__The data__.
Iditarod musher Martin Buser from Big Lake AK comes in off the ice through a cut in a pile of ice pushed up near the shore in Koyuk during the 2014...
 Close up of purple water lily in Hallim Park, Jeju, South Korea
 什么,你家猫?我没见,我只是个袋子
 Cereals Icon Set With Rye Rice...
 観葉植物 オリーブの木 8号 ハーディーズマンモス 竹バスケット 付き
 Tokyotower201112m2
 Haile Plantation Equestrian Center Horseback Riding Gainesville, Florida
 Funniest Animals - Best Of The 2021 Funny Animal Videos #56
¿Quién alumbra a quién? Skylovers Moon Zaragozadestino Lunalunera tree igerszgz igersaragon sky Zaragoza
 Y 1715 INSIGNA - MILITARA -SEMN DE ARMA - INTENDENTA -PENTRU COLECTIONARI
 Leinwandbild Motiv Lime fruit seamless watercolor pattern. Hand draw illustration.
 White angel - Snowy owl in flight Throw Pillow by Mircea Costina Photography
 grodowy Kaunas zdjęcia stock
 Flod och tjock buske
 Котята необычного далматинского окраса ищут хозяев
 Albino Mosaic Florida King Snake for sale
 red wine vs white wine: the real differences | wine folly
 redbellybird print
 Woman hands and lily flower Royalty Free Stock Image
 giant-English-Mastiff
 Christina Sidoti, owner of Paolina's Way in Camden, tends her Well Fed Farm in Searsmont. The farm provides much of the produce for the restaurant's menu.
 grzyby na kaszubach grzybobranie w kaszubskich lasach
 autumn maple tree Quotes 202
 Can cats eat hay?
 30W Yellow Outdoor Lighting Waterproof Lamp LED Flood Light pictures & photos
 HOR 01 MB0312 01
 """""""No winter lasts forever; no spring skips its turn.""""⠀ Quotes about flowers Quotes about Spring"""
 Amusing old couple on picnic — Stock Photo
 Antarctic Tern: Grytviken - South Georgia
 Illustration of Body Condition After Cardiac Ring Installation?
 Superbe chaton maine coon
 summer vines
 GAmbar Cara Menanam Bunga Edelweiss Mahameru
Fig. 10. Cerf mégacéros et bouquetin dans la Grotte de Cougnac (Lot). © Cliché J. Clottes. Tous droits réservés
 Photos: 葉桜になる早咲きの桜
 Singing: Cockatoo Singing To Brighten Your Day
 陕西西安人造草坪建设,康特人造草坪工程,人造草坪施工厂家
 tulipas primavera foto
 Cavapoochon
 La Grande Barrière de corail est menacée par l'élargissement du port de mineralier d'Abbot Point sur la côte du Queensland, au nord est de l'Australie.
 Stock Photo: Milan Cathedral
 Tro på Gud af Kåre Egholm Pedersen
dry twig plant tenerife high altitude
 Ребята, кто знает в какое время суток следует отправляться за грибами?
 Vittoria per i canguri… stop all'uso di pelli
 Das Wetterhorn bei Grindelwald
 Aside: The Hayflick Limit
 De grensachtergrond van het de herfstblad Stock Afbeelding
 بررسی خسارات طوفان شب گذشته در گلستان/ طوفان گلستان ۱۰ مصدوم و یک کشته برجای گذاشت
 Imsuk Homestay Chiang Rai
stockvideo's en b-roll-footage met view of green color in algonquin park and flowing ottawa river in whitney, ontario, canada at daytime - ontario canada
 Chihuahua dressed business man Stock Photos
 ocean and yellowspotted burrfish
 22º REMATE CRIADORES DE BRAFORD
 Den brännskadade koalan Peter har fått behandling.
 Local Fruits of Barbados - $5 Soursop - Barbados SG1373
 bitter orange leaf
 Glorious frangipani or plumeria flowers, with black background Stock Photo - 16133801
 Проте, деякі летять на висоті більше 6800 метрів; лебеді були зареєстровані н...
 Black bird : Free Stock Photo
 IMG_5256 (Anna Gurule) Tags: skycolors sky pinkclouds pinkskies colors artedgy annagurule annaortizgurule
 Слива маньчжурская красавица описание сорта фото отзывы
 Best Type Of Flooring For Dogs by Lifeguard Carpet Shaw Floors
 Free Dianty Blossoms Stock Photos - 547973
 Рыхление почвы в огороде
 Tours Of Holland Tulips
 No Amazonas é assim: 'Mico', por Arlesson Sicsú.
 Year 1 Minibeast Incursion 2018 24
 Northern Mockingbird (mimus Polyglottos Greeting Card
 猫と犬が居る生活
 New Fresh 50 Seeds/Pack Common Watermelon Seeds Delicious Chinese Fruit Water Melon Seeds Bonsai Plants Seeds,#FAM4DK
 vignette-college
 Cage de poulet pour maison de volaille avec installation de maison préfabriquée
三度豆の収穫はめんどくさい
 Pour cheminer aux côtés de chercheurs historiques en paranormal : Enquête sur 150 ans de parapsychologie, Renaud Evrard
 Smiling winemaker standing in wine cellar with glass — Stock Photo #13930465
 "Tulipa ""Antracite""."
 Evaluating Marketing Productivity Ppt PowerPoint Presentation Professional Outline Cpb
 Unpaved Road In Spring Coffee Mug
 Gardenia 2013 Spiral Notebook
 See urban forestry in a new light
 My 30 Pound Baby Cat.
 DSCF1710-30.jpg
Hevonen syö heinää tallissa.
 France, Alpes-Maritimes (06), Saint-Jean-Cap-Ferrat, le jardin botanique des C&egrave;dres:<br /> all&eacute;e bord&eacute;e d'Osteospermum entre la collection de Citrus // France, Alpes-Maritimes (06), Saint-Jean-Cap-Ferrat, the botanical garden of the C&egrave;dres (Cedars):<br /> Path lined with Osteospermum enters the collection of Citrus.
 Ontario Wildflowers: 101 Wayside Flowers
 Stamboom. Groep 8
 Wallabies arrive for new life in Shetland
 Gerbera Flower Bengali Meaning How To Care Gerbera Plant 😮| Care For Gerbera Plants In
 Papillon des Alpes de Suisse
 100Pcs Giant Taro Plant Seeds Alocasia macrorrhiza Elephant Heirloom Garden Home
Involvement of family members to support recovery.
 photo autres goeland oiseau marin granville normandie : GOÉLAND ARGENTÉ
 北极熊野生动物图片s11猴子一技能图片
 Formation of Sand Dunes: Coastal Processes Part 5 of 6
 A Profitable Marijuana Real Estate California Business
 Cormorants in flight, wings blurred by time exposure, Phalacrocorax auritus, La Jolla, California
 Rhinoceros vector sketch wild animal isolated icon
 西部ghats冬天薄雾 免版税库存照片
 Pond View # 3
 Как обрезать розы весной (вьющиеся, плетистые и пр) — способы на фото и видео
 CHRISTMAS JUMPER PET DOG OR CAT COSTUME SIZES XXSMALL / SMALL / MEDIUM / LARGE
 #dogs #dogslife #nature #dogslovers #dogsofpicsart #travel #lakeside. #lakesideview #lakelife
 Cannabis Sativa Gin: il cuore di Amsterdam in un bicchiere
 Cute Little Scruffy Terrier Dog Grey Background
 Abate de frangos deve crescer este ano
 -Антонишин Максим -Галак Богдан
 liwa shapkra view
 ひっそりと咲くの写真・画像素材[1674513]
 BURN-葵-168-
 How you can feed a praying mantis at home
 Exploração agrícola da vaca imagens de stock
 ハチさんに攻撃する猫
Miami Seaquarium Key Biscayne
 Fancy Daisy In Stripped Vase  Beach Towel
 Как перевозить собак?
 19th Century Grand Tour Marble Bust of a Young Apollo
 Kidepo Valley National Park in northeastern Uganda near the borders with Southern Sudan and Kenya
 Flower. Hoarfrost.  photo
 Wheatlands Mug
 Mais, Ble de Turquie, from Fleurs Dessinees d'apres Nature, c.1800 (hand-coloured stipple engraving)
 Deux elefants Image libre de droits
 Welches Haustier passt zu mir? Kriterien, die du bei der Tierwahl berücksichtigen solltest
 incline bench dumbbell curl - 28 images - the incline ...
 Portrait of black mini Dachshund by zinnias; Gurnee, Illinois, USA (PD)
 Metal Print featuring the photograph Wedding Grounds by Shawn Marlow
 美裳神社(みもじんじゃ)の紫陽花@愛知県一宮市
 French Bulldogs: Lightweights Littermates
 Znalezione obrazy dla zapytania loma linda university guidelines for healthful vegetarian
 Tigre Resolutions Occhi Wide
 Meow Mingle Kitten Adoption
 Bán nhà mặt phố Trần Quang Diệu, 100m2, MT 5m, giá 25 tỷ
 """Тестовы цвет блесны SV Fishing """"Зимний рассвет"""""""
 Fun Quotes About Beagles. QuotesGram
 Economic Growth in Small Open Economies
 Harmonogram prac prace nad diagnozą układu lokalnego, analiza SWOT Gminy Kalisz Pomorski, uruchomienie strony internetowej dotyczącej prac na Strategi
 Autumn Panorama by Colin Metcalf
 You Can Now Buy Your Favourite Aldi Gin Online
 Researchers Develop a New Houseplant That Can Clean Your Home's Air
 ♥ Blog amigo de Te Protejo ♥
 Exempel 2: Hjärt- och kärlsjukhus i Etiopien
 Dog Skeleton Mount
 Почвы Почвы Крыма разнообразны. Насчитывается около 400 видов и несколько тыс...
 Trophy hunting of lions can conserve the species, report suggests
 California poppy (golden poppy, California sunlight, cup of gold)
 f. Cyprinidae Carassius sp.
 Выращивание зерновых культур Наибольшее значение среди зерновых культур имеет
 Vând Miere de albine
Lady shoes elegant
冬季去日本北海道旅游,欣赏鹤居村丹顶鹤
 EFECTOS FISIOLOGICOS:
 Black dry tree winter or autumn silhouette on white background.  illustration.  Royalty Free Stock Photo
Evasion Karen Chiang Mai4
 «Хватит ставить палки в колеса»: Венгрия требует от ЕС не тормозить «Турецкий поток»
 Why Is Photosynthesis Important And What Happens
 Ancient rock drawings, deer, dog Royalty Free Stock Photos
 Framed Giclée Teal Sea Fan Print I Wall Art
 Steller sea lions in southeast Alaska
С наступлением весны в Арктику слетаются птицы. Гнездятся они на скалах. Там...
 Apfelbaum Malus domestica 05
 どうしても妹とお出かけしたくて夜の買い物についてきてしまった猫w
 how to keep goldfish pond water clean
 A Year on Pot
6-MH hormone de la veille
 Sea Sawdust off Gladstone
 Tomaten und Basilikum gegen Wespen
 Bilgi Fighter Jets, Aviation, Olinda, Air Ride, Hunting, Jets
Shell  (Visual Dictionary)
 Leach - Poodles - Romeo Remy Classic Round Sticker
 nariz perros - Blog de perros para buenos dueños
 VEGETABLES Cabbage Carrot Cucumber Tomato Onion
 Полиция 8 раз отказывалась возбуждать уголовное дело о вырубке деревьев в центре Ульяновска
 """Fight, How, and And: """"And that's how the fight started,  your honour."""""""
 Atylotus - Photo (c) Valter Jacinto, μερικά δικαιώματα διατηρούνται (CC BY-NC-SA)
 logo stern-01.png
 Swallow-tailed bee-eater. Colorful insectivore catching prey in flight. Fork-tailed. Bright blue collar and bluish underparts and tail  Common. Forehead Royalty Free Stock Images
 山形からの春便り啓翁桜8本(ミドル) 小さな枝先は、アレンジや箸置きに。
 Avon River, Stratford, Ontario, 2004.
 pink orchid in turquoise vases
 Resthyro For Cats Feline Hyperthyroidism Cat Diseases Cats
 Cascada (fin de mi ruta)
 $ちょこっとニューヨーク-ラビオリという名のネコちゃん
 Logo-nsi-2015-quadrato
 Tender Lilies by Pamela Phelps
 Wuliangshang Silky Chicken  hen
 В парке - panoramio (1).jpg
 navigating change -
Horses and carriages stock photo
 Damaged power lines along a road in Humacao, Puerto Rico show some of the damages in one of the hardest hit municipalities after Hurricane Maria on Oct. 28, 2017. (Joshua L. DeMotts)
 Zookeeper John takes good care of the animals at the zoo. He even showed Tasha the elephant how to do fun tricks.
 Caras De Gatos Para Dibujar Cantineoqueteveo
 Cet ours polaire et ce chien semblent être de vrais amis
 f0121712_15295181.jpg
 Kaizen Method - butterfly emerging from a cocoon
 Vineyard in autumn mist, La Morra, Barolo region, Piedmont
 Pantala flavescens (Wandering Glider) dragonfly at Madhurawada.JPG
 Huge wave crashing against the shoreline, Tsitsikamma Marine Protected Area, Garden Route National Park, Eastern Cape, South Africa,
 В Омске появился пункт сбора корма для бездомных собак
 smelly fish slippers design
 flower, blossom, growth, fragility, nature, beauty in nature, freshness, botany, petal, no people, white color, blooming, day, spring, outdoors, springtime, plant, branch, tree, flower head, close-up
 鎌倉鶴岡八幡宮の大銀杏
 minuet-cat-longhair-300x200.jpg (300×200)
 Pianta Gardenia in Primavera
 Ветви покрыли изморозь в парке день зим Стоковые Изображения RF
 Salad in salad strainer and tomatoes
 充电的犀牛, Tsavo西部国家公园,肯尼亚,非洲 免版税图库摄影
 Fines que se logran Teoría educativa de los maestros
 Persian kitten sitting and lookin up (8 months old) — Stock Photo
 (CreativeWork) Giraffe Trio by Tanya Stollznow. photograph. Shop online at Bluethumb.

__What the task requires__. Among the records above, a stretch begins at the line containing "Cute Little Scruffy" and ends at the line containing "Economic Growth in Small Open Economies". Restate that stretch word for word, and nothing else.

__Finished exercise__.
 Cute Little Scruffy Terrier Dog Grey Background
 Abate de frangos deve crescer este ano
 -Антонишин Максим -Галак Богдан
 liwa shapkra view
 ひっそりと咲くの写真・画像素材[1674513]
 BURN-葵-168-
 How you can feed a praying mantis at home
 Exploração agrícola da vaca imagens de stock
 ハチさんに攻撃する猫
Miami Seaquarium Key Biscayne
 Fancy Daisy In Stripped Vase  Beach Towel
 Как перевозить собак?
 19th Century Grand Tour Marble Bust of a Young Apollo
 Kidepo Valley National Park in northeastern Uganda near the borders with Southern Sudan and Kenya
 Flower. Hoarfrost.  photo
 Wheatlands Mug
 Mais, Ble de Turquie, from Fleurs Dessinees d'apres Nature, c.1800 (hand-coloured stipple engraving)
 Deux elefants Image libre de droits
 Welches Haustier passt zu mir? Kriterien, die du bei der Tierwahl berücksichtigen solltest
 incline bench dumbbell curl - 28 images - the incline ...
 Portrait of black mini Dachshund by zinnias; Gurnee, Illinois, USA (PD)
 Metal Print featuring the photograph Wedding Grounds by Shawn Marlow
 美裳神社(みもじんじゃ)の紫陽花@愛知県一宮市
 French Bulldogs: Lightweights Littermates
 Znalezione obrazy dla zapytania loma linda university guidelines for healthful vegetarian
 Tigre Resolutions Occhi Wide
 Meow Mingle Kitten Adoption
 Bán nhà mặt phố Trần Quang Diệu, 100m2, MT 5m, giá 25 tỷ
 """Тестовы цвет блесны SV Fishing """"Зимний рассвет"""""""
 Fun Quotes About Beagles. QuotesGram
 Economic Growth in Small Open Economies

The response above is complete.